== Written problem ==
Exactly as written, quote every line that follows, skipping the images.

== Visual spatial reasoning items ==
◇ ◇ ◇ ◇ ◇

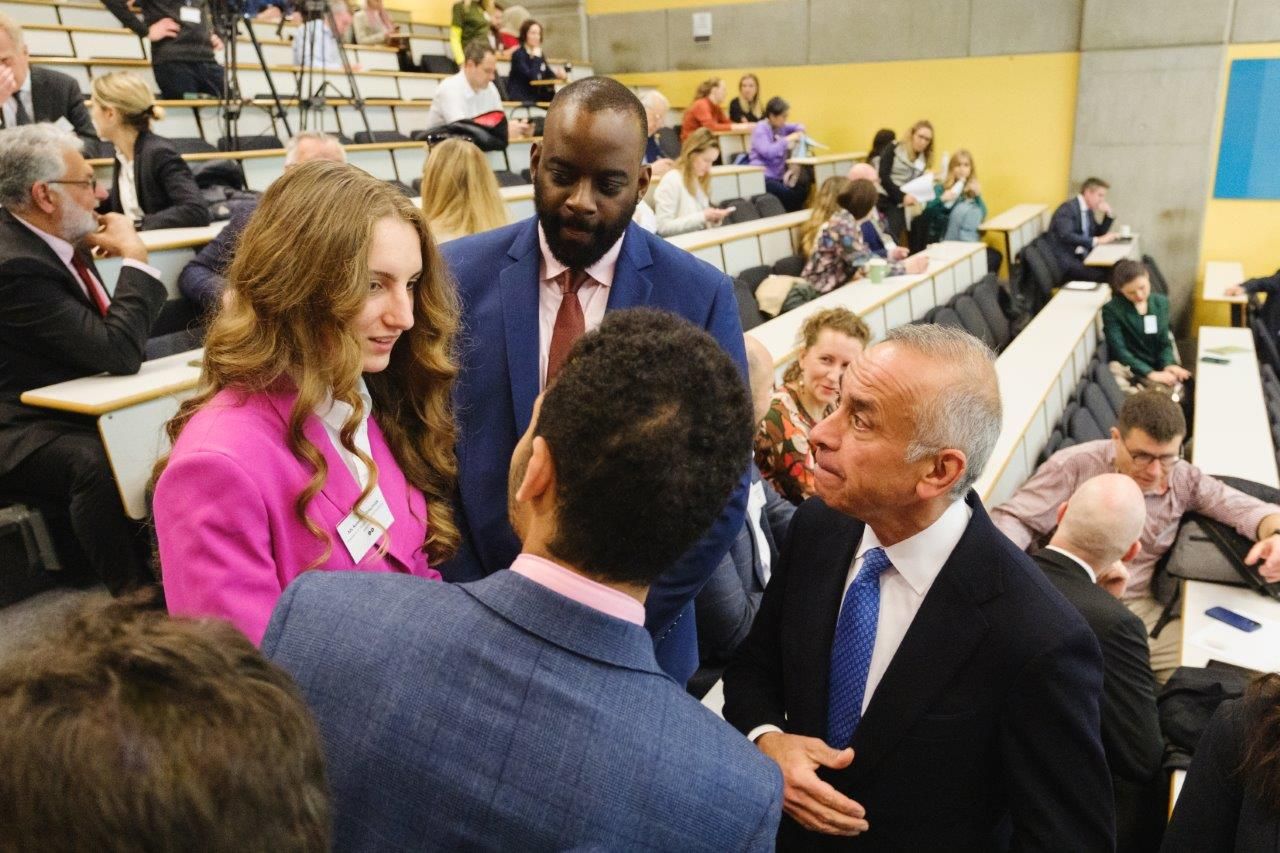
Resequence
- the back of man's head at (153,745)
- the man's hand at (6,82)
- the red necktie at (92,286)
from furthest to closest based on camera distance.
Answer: the man's hand at (6,82) < the red necktie at (92,286) < the back of man's head at (153,745)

◇ ◇ ◇ ◇ ◇

== Solution for this task ==
Resequence
- the back of man's head at (153,745)
- the man's hand at (6,82)
- the red necktie at (92,286)
from furthest to closest based on camera distance.
Answer: the man's hand at (6,82) < the red necktie at (92,286) < the back of man's head at (153,745)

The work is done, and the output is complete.